Roth wants to be part of the discourse as a contemporary witness, would like to explain that even in the Blessed Sacrament of the dictatorship, people who doubted the system at an early stage, his representatives “like the horny -angry, from all feared (Stasichef and Minister Erich) Mielke” despised . “For me, it was already clear to me in 1976 that the GDR was economically finished that the planned economy was over,” says Roth. “We knew best,” he explains. But the “diagnoses” of an increasingly excited GDR company had no effect on the “diagnoses” of an increasingly exhausted GDR company; “It was not wanted that the truth came to light,” Roth is convinced. “I wanted reforms, even a departure from the system of the” central planned economy “, but it happened – nothing!” So Roth continued to serve his service according to the regulations, and followed the military ranking up to a career plan apparently carved in stone, neutralized his grief ” With good food, noble drinks, high -quality clothing, expensive vacation in socialist countries ”. With 32,000 Eastern Mark annual earnings, he was a GDR top earner, status symbols were important to him.
He spent his free time in a singing club, in the west the folk band or songwriter was called, where many oppositional ones were wrong and “there was a completely different way of dealing than in the MfS – that captivated me”. Here he found what he missed so much in the company: openness, good conversations, friendships. “I would never have shit one of my friends, some of whom had also made some deployments of departure,” he emphasizes and admits: “Sure, in retrospect, it may be inconsistent, but that's how it was – the schizophrenia of a dictatorship.”
He found the time of the GDR collapse to be threatening-but he saw the Federal Republic as an opportunity. Roth and his colleagues were released on December 6th – Roth after 16 years of full -time Stasisity.
Life is never black and white
“As early as February 1990, I found an employer from the old federal states who told me: 'No matter whether they were a red or brown Nazi, I gave everyone a chance.'” She took Roth, remained loyal to his home town of Unterwellenborn, where he was Sold for 25 years. Politics is driving him around. “It is quite possible that one day we wake up in a dictatorship again,” he fears, because today he sees democracy as acute, even through incompetence in politics. “But I would be the first to defend her,” he claims.

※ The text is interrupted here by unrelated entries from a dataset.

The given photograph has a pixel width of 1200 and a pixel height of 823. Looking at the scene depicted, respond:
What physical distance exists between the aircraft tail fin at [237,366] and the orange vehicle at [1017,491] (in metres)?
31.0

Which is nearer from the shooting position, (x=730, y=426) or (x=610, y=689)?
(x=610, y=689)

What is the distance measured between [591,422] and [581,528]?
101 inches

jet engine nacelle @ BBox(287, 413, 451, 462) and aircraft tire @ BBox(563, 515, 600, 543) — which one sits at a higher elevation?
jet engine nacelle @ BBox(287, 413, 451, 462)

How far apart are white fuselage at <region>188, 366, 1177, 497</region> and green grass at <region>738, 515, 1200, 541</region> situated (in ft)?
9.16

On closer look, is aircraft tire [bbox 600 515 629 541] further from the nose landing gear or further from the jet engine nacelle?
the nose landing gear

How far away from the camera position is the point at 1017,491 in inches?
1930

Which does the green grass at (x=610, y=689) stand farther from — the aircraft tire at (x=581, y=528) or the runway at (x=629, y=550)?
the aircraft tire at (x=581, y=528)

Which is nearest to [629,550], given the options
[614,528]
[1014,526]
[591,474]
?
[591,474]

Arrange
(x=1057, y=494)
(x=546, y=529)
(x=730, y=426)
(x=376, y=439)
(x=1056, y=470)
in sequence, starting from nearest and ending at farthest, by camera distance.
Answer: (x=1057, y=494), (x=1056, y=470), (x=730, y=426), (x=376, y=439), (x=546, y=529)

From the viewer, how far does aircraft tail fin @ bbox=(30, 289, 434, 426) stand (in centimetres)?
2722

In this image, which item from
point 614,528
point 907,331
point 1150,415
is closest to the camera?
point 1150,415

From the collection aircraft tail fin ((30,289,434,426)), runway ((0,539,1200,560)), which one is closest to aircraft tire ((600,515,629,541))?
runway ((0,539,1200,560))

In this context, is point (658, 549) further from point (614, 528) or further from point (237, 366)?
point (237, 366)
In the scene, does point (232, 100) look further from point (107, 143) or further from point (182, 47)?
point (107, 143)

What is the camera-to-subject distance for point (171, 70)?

It has become evening in the winter Unterwellenborn. We spoke a good four hours, the “Stasi victim” and the “perpetrator”, interrupted by calling customers who wanted to reconcile real estate tours with Bernd Roth. I take the critical self-reflection on the 73-year-old, but believe that he succumbs to some self-deception-if, for example, he praises the diversity of opinion of his MfS comrades or speaks about regime gegers, who were protected by MfS officers like him from the regime.
For me, the Stasi, which he served for 16 years, remains the most monstrous institution that this regime created to oppress people inside and outside of his sphere of influence, responsible for countless destroyed life, destroyed families, destroyed biographies. But this does not rule out that people with noble intentions also served in the Mielke authority, were deceptive and exploited. Life is never black and white. At the end of our entertainment, Bernd Roth gets up, hands my hand, says: “I'm sorry for what happened to you. I would like to apologize without feeling responsible. . . '”
Bernd Roth began to critically processed his history 15 years ago, published the book “Reports of a Stasi perpetrator” in-house. It is therefore avoided by former comrades as a nest threshold. “When I meet one on the street, you usually drop by each other – and go his way,” says Roth. “There is simply nothing left to say.”